**Exercise material**
+===+

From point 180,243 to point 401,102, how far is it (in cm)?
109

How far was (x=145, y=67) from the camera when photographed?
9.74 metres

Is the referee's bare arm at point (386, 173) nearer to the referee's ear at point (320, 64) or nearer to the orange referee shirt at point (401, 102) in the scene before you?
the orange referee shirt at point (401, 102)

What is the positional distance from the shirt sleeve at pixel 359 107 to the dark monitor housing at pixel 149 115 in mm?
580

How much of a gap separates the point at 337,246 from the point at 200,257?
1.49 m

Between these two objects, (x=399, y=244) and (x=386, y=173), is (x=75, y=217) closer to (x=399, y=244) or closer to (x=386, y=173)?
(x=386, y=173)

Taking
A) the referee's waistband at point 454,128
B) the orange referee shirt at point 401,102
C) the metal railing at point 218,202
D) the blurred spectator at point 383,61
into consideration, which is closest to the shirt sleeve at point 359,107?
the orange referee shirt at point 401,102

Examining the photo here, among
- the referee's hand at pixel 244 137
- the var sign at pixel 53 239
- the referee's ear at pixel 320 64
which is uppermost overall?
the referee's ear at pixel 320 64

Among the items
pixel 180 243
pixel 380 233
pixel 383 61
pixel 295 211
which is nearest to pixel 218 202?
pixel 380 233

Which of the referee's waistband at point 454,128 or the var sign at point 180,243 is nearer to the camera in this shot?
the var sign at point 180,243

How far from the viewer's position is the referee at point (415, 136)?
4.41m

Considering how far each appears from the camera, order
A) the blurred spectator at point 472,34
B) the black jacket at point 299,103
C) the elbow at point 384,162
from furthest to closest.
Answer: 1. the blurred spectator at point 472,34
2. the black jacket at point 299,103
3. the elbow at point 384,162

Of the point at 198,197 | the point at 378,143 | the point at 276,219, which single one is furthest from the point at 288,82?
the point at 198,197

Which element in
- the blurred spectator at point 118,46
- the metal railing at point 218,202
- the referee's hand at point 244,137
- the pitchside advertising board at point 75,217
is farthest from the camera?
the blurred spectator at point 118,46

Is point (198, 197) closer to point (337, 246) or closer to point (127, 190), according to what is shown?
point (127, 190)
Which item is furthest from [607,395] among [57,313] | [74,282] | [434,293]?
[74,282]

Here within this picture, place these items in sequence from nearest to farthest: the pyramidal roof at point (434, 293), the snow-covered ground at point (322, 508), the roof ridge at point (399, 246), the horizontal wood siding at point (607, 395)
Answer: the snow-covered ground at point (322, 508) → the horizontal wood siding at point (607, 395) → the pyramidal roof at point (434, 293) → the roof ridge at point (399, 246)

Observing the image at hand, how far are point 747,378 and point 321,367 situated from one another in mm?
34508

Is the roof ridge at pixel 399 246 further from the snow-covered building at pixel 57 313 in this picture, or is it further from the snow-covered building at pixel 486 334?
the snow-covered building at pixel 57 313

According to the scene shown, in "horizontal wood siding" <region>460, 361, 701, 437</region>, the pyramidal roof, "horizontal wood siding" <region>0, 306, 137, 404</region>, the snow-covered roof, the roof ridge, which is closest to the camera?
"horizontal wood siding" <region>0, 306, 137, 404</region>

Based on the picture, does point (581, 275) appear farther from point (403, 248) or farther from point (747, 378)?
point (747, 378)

+===+

**Written exercise**
Copy out every one of the lines above, word for word and with nothing changed.

**The result**
From point 180,243 to point 401,102, how far is it (in cm)?
109

How far was (x=145, y=67) from the camera when photographed?
9.74 metres

Is the referee's bare arm at point (386, 173) nearer to the referee's ear at point (320, 64) or nearer to the orange referee shirt at point (401, 102) in the scene before you?
the orange referee shirt at point (401, 102)

What is the positional distance from the shirt sleeve at pixel 359 107 to the dark monitor housing at pixel 149 115 in mm?
580

How much of a gap separates the point at 337,246 from the point at 200,257?
1.49 m

Between these two objects, (x=399, y=244) and (x=386, y=173), is (x=75, y=217) closer to (x=399, y=244) or closer to (x=386, y=173)?
(x=386, y=173)

Taking
A) the referee's waistband at point 454,128
B) the orange referee shirt at point 401,102
C) the metal railing at point 218,202
D) the blurred spectator at point 383,61
into consideration, which is closest to the shirt sleeve at point 359,107?
the orange referee shirt at point 401,102

Examining the photo here, among
- the referee's hand at pixel 244 137
- the var sign at pixel 53 239
- the referee's ear at pixel 320 64
which is uppermost overall?
the referee's ear at pixel 320 64

Among the items
pixel 180 243
pixel 380 233
pixel 383 61
pixel 295 211
which is nearest to pixel 218 202?
pixel 380 233

Which of the referee's waistband at point 454,128 or the var sign at point 180,243 is nearer to the camera in this shot?
the var sign at point 180,243

How far from the viewer's position is the referee at point (415, 136)?
4.41m

Considering how far each appears from the camera, order
A) the blurred spectator at point 472,34
B) the black jacket at point 299,103
C) the elbow at point 384,162
from furthest to closest.
Answer: 1. the blurred spectator at point 472,34
2. the black jacket at point 299,103
3. the elbow at point 384,162

Of the point at 198,197 | the point at 378,143 | the point at 276,219, which single one is furthest from the point at 288,82?
the point at 198,197

Which element in
- the blurred spectator at point 118,46
- the metal railing at point 218,202
- the referee's hand at point 244,137
- the pitchside advertising board at point 75,217
is farthest from the camera?
the blurred spectator at point 118,46

Is point (198, 197) closer to point (337, 246) or closer to point (127, 190), according to what is shown?
point (127, 190)
Which item is furthest from [607,395] among [57,313] | [74,282] | [434,293]?
[74,282]

Here within this picture, place these items in sequence from nearest to farthest: the pyramidal roof at point (434, 293), the snow-covered ground at point (322, 508), the roof ridge at point (399, 246), the horizontal wood siding at point (607, 395)
Answer: the snow-covered ground at point (322, 508) → the horizontal wood siding at point (607, 395) → the pyramidal roof at point (434, 293) → the roof ridge at point (399, 246)

Observing the image at hand, how far are point 747,378 and point 321,367 situated from one another in mm?
34508

Is the roof ridge at pixel 399 246 further from the snow-covered building at pixel 57 313 in this picture, or is it further from the snow-covered building at pixel 486 334?
the snow-covered building at pixel 57 313

According to the scene shown, in "horizontal wood siding" <region>460, 361, 701, 437</region>, the pyramidal roof, "horizontal wood siding" <region>0, 306, 137, 404</region>, the snow-covered roof, the roof ridge, which is closest to the camera?
"horizontal wood siding" <region>0, 306, 137, 404</region>

Based on the picture, does point (581, 275) appear farther from point (403, 248) or farther from point (747, 378)?
point (747, 378)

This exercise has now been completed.